Review: Like author Storace, I too lived in Greece for one year. Ms. Storace has captured the true feel of Greece; the Greek people and the Greek spirit in her unique, poetic style. The Greek mentality can be confusing for westerners. Ms. Storace explains the "whys" of the Greek mentality. I wish I would have read "Dinner with Persephone" before my year in Greece. It would have explained so much I didn't understand. I highly recommend!!! Two thumbs up!!!

Rating: 5 stars
Summary: Contemporary Greece explained from her deepest roots.
Review: Ms. Storace has done an excellent job of capturing 20th century Greece and providing meaning and history for modern Greece's language and mores. For a greek american who has experienced the language and its people first hand, every page provided a new insight. Why did my relatives spit at me as a child direclty after having complimented me? Why is the evil eye, often worn by babies not yet baptized, blue in color where brown eyes are by far the norm for greeks? Questions I never even thought of asking are addressed with scholarly thoroughness and often with good humor as well. Ms. Storace and I have even had a shared experience in enjoying the the loud chaos provided by greek ship and dock workers that always accompanies the loading of greek ferries around the islands and on the mainland. Dinner with Persephone was a feast

Rating: 2 stars
Summary: Spoiling the ship
Review: Ms. Storace's writing is vivid, frequently excellent. Her opportunity to spend a significant length of time in Greece is to be envied. Her extensive travels reflect a serious attempt to look at the landscape. The recurring theme of the dream-book is imaginative and very useful in linking an episodic book. Unfortunately, she condescends towards the Greeks, and sees them as dysfunctional -- largely because they aren't American. This imperialist attitude is more common to British writers, and always a little galling. Perhaps taking her lead from Rebecca West, Ms. Storace sees every event, object, or person in relation to herself. For example, it may be true, as she suggests, that every man in Greece lusted after her, but it's extremely improbable and of no interest to the reader. Less of this self-centeredness and more of landscape (which she handles so much better than people) would have made this a classic.

Rating: 5 stars
Summary: Rich and evocative!
Review: Patricia Storace has written a richly nuanced account of contemporary Greece, as it struggles to reconcile with its past. No telling detail escapes Storace's eye. I was so lost in this book that I couldn't let it go. As soon as I finished, I started reading it all over again.

Rating: 3 stars
Summary: Exquisitly insightful vignettes of modern Greece.
Review: Patricia Storace writes accurately and beautifully about life in modern Greece. Arranged in chronological order, the author amuses and engages us with her itinerary, insights, and, at times, wonderful historical research. A section on the Benaki family is especially satisfying and very little known I think. At the start of the book, I was awed by the depth of her understanding; by the end I found myself disappointed that the promise of those first hundred pages seemed to fall flat, weighed down as the author goes on and on recording what begin to feel like irrelevant details of her travels in long meandering sentences.

> **Job 1**:
Answer these from the reviews, one per line:
(a) How long did the first reviewer live in Greece?
(b) What color is the evil eye, according to the reviewer who is Greek American?
(c) Which family does the three-star review call especially satisfying?
> **Job 2**:
Pick out each line of the listing that contains the string "char", copying every one in full.

> **Available records**:

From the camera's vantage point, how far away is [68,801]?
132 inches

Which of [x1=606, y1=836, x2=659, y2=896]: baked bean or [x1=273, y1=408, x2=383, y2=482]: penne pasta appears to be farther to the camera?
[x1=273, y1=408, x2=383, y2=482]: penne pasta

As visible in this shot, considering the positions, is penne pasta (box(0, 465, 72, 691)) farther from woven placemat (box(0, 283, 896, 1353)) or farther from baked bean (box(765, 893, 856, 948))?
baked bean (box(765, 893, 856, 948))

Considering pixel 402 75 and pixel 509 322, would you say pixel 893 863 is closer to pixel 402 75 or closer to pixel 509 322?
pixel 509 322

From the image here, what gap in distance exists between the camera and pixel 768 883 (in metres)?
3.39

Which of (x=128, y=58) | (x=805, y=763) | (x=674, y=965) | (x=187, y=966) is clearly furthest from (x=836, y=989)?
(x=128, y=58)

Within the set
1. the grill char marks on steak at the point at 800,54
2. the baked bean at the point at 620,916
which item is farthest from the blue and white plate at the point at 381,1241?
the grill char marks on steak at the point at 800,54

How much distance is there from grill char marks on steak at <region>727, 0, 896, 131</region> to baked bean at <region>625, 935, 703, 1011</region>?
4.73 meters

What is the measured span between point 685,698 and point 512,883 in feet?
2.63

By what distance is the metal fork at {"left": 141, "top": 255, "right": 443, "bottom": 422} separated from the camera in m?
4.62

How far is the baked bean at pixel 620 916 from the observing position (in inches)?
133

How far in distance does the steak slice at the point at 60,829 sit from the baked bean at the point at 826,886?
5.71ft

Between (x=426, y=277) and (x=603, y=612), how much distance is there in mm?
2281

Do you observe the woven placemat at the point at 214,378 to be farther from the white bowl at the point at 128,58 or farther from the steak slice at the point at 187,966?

> **Expected answer 1**:
(a) One year.
(b) Blue.
(c) The Benaki family.

> **Expected answer 2**:
1. the grill char marks on steak at the point at 800,54
the grill char marks on steak at the point at 800,54
How much distance is there from grill char marks on steak at <region>727, 0, 896, 131</region> to baked bean at <region>625, 935, 703, 1011</region>?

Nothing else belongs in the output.